Они, то есть моя троица, благополучно добрались до Нью-Йорка и там внесли наш вклад в общее дело — в звонкой монете, а также в виде акций и чеков, выданных различными банками, разбросанными по стране. Они передали все это в руки не самих Таппанов, а друзей их друзей (это лучший способ скрыть наши следы). Но обратное плавание было сопряжено со многими бедами, о чем Леопольдина записала в своей «Книге теней»: «Ах, из чего бы мне сделать метлу, чтобы она подняла меня с палубы, то и дело подбрасывающей меня в воздух, и унесла к дому — к земле, к любимой земле!» Да, мореход из Леопольдины получился неважный. Разумеется, насчет метлы она пошутила: ты сама знаешь, сестра, что это старая выдумка тех, кто веками не мог изловить нас и хотел объяснить почему. Насколько мне известно, ни одна из сестер, кроме меня, так и не вознеслась. Но терпение, мой друг, терпение. Обещаю: скоро я расскажу, каким образом стала частью эфира, но пока вернемся к позеленевшей от морской болезни Леопольдине и прочтем еще одну ее запись, сделанную на борту «Сорор Мистика». Из нее можно понять, что происходило со шхуной, которую морские валы подбрасывали в воздух, как щепку.

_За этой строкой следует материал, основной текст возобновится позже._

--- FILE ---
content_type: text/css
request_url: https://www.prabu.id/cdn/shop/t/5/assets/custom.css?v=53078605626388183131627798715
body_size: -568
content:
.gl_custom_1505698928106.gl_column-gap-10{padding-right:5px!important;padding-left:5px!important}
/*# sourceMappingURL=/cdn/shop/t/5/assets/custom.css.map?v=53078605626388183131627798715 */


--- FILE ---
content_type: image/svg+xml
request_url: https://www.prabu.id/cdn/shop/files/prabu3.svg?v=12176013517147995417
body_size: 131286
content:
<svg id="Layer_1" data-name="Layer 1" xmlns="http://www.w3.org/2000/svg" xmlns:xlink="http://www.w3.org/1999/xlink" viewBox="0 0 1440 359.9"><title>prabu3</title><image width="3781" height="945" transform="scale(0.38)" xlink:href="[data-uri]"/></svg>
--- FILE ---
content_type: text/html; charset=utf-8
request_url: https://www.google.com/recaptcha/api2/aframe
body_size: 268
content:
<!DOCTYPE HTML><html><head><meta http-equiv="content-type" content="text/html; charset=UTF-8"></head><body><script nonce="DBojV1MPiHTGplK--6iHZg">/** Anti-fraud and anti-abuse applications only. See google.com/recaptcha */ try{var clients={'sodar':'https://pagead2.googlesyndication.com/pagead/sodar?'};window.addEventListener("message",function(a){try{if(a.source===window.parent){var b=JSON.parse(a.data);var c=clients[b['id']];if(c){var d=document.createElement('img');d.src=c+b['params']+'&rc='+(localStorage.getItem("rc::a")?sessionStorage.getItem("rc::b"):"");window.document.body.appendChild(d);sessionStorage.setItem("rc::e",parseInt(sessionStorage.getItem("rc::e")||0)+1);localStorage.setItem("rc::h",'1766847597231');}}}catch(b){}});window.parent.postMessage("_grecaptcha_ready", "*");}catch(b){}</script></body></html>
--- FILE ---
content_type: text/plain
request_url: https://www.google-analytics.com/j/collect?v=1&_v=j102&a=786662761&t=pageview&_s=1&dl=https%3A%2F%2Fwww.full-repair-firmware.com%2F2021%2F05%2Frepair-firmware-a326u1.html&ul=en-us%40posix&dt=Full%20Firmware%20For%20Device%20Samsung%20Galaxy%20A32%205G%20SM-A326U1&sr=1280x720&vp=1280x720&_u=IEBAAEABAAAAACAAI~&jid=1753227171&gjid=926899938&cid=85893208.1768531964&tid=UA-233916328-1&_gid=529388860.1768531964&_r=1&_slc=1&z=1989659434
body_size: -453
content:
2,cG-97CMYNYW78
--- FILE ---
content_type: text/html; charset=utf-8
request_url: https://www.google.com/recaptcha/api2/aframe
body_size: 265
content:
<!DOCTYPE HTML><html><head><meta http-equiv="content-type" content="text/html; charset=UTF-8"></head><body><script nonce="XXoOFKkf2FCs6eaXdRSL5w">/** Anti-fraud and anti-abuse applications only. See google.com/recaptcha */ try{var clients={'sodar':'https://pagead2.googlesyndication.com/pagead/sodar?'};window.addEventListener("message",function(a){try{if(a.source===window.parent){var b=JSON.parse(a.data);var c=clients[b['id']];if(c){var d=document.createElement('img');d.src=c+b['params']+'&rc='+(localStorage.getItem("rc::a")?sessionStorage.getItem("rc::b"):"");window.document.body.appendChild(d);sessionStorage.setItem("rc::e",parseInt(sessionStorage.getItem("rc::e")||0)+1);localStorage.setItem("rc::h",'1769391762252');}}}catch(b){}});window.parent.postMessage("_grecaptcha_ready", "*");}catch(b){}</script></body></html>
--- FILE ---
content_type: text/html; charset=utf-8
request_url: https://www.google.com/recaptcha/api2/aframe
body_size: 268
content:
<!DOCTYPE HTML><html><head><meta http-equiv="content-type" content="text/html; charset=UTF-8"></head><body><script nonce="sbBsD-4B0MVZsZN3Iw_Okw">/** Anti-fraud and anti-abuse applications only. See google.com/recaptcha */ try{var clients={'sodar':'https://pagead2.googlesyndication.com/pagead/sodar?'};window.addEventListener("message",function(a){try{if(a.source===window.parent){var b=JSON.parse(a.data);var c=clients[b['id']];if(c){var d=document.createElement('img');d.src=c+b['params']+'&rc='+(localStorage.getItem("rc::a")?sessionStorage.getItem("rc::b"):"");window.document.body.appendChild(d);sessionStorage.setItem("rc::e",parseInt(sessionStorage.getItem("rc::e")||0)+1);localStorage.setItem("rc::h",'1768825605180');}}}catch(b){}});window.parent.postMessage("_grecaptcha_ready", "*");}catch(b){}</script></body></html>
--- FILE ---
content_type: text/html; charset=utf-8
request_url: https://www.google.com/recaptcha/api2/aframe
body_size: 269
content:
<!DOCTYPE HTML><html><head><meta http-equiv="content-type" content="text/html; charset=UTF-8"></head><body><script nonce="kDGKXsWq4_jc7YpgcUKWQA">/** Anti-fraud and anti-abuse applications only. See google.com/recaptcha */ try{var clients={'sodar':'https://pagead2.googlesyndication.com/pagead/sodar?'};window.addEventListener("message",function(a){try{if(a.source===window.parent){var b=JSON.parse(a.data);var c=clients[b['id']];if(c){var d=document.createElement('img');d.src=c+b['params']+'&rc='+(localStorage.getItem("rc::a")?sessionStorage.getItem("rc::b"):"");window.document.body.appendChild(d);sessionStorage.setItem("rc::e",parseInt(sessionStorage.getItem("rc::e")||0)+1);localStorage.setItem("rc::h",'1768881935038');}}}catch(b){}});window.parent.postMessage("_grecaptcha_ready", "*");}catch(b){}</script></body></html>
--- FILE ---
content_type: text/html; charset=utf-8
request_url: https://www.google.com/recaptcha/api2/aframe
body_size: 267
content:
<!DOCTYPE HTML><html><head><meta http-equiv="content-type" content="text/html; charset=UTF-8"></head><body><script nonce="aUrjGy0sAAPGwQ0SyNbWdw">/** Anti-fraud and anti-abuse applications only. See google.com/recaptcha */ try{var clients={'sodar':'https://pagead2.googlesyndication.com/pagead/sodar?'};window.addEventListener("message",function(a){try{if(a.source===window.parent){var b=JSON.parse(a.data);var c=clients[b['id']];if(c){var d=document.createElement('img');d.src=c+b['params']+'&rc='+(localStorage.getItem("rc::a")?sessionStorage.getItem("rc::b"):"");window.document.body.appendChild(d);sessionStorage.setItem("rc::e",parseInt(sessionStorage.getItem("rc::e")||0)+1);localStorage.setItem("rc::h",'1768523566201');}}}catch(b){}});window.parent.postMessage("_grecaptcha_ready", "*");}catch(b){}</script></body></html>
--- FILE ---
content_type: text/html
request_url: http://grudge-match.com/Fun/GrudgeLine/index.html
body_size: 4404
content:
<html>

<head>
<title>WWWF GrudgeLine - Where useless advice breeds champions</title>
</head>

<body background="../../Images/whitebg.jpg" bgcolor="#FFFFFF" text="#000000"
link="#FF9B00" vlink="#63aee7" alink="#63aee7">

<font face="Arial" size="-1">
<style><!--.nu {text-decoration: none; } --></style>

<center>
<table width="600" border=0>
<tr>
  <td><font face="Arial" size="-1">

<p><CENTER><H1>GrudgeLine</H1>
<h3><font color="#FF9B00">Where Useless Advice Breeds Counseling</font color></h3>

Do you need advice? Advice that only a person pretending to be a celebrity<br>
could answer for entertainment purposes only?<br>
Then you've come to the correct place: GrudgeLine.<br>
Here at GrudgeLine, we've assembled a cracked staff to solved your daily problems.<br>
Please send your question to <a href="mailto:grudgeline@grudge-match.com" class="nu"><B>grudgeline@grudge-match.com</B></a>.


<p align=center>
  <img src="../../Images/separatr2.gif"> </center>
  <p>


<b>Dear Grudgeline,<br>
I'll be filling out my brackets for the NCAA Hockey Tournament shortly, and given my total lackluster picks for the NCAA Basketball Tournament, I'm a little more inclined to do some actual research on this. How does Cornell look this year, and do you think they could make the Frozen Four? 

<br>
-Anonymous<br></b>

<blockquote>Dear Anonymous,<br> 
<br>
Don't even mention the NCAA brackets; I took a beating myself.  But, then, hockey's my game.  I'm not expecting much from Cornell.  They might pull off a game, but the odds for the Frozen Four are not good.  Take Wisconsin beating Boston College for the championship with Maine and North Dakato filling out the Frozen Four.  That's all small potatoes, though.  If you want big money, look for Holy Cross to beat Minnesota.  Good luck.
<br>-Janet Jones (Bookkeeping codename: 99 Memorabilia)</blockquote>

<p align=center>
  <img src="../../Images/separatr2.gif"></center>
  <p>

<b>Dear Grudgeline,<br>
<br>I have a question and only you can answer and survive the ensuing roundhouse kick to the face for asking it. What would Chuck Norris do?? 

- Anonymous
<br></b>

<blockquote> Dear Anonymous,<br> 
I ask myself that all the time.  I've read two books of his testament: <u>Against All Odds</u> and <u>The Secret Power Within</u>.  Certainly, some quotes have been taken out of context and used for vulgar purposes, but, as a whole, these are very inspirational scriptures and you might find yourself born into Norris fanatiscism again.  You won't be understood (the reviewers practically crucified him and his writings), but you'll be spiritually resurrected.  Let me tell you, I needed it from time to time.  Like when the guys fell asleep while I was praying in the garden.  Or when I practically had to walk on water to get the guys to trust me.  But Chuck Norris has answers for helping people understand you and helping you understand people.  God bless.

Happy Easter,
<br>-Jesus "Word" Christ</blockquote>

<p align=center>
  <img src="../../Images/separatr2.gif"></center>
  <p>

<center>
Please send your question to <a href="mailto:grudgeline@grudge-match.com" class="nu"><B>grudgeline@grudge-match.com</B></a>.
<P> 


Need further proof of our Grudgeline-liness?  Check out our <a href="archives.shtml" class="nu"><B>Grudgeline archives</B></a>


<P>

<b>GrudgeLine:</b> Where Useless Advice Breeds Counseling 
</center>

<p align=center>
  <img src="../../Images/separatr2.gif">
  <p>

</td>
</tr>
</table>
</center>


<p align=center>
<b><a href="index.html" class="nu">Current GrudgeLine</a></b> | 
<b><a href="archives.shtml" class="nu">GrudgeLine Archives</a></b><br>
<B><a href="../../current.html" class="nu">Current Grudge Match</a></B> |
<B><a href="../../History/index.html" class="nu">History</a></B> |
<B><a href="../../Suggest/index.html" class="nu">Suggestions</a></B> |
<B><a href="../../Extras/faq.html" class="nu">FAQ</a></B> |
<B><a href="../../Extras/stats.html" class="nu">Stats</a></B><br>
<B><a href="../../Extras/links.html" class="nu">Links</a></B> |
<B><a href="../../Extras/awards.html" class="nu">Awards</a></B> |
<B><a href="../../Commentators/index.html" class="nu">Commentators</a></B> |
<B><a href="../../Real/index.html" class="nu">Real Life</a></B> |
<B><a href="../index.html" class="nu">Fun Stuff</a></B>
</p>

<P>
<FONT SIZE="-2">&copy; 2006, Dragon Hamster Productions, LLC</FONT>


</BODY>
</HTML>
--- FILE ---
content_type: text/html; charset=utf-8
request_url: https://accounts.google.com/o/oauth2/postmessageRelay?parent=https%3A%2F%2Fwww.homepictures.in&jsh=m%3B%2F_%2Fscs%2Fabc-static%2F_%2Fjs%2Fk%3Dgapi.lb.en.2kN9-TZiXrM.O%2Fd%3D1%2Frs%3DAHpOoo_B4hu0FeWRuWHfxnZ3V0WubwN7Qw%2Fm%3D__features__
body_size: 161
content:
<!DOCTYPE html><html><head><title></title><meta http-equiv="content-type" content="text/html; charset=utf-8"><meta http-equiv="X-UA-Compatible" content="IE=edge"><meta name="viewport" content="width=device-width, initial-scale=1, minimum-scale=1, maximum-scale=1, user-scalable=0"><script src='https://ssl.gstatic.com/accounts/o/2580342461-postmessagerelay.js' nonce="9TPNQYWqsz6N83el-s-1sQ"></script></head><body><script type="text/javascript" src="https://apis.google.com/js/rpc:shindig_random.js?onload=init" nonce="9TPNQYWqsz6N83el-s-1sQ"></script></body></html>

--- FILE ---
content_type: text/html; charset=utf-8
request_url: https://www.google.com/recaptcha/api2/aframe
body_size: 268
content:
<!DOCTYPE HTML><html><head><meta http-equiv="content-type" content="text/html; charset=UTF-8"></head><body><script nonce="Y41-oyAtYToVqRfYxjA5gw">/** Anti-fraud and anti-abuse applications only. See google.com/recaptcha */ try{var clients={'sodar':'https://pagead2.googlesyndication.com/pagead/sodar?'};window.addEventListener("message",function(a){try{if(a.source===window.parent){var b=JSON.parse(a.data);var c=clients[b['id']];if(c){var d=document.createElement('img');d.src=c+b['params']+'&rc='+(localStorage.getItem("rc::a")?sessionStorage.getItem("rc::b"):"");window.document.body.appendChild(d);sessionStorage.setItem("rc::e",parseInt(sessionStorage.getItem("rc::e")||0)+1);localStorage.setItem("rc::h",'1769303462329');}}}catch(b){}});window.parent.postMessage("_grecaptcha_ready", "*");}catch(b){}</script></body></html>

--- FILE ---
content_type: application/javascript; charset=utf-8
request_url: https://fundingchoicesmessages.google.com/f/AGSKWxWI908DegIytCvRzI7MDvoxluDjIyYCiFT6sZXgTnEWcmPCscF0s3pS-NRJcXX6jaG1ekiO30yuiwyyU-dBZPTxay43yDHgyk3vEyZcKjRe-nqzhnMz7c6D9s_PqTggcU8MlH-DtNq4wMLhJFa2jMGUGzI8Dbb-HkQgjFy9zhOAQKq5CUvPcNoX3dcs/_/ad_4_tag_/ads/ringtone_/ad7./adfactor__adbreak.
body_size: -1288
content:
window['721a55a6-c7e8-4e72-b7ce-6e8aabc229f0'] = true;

«Похоже, Нептун решил взять меня в свое царство. — Она снова пыталась шутить, моя Лео, намеренно прибегая к напыщенным театральным выражениям. Море на обратном пути и впрямь было весьма бурным, о чем свидетельствует неровный почерк моей девочки: сплошные каракули да закорючки, строчки то стремятся вниз, то встают на дыбы. — Что ж, говорю я ему, будь по-твоему. Выходи, Нептун, поднимай свой трезубец, пронзай меня остриями! Пусть они войдут в мое тело!»

Ну и так далее.

Дело в том, что морское путешествие — Леопольдина как-то раз назвала его «струной томительной скуки, туго натянутой меж двумя точками панического страха», подразумевая под «точками» начало и конец плавания, — оказалось совсем не таким, как она ожидала. Все пошло не так, и, что хуже всего, в море у нее не было никаких средств узнать будущее: ни свое, ни тех, кого она так любила, ни даже самой шхуны, чей стонущий рангоут, плачущий такелаж и щелкающие, точно хлыст, паруса не давали ей спать ночью. Днем же штормящее море так сильно швыряло шхуну, накрывая палубу волнами от кормы до самого носа, что любая прогулка по палубе была слишком опасна, отчего Люк и Кэл запретили Леопольдине туда выходить. Не представляю, какие слова они нашли, потому что Леопольдину не так-то просто в чем-либо ограничить. Ведь, судя по записям в книге, ей страшно хотелось выйти на воздух.


«Эта дьявольская качка словно насмехается над внутренними процессами моего организма: я безуспешно заставляю себя есть, потому что еда тут же извергается обратно. И все это время К. и Л., которых я почти возненавидела, и вся наша команда, которую я тоже возненавидела, невзначай отпускают шуточки по поводу зеленоватого цвета моего лица. Паршивец Саймон дошел до того, что час назад заглянул ко мне в каюту, чтобы „осчастливить“ меня узловатым корешком имбиря (он якобы помогает от морской болезни), и заявил, будто у меня в волосах застряли частицы рвоты — из-за того, что я, по его словам, „в последнее время слишком часто любуюсь бортами шхуны“. Какая наглость! Я бы хотела загнать их всех в рундук Дэви Джонса, [248] будь у меня от него ключ. Ну а затем я бы как-нибудь довела наше корыто до берега, причалила в ближайшем порту, продала эту рухлядь на дрова и наняла почтовую карету, чтобы ехать домой по суше».